> OBJECTIVES
(a) Switch "intellectual historians" to "cultural historians" and write out the passage on the mechanical philosophy, everything from "Some intellectual historians" down to "Christianity and spiritualism.".
(b) Resume the passage on the mechanical philosophy, continuing on from its final sentence.

> PAGE TEXT

□ □ □ □ □

The mechanical philosophy is a form of natural philosophy which compares the universe to a large-scale mechanism (i.e. a machine). The mechanical philosophy is associated with the scientific revolution of early modern Europe. One of the first expositions of universal mechanism is found in the opening passages of Leviathan by Thomas Hobbes, published in 1651.

Some intellectual historians and critical theorists argue that early mechanical philosophy was tied to disenchantment and the rejection of the idea of nature as living or animated by spirits or angels. Other scholars, however, have noted that early mechanical philosophers nevertheless believed in magic, Christianity and spiritualism.

Mechanism and determinism 
Some ancient philosophies held that the universe is reducible to completely mechanical principles—that is, the motion and collision of matter. This view was closely linked with materialism and reductionism, especially that of the atomists and to a large extent, stoic physics. Later mechanists believed the achievements of the scientific revolution of the 17th century had shown that all phenomena could eventually be explained in terms of "mechanical laws": natural laws governing the motion and collision of matter that imply a determinism.  If all phenomena can be explained entirely through the motion of matter under physical laws, as the gears of a clock determine that it must strike 2:00 an hour after striking 1:00, all phenomena must be completely determined, past, present or future.

□ □ □ □ □

> DATASET CONTENT
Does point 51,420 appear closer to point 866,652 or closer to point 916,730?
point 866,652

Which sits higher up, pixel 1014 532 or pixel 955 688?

□ □ □ □ □

> RESULTS OF THE TASKS
(a)
Some cultural historians and critical theorists argue that early mechanical philosophy was tied to disenchantment and the rejection of the idea of nature as living or animated by spirits or angels. Other scholars, however, have noted that early mechanical philosophers nevertheless believed in magic, Christianity and spiritualism.

(b)
Development of the mechanical philosophy

The natural philosophers concerned with developing the mechanical philosophy were largely a French group, together with some of their personal connections. They included Pierre Gassendi, Marin Mersenne and René Descartes. Also involved were the English thinkers Sir Kenelm Digby, Thomas Hobbes and Walter Charleton; and the Dutch natural philosopher Isaac Beeckman.

Robert Boyle used "mechanical philosophers" to refer both to those with a theory of "corpuscles" or atoms of matter, such as Gassendi and Descartes, and those who did without such a theory. One common factor was the clockwork universe view. His meaning would be problematic in the cases of Hobbes and Galileo Galilei; it would include Nicolas Lemery and Christiaan Huygens, as well as himself. Newton would be a transitional figure. Contemporary usage of "mechanical philosophy" dates back to 1952 and Marie Boas Hall.

In France the mechanical philosophy spread mostly through private academies and salons; in England in the Royal Society. In England it did not have a large initial impact in universities, which were somewhat more receptive in France, the Netherlands and Germany.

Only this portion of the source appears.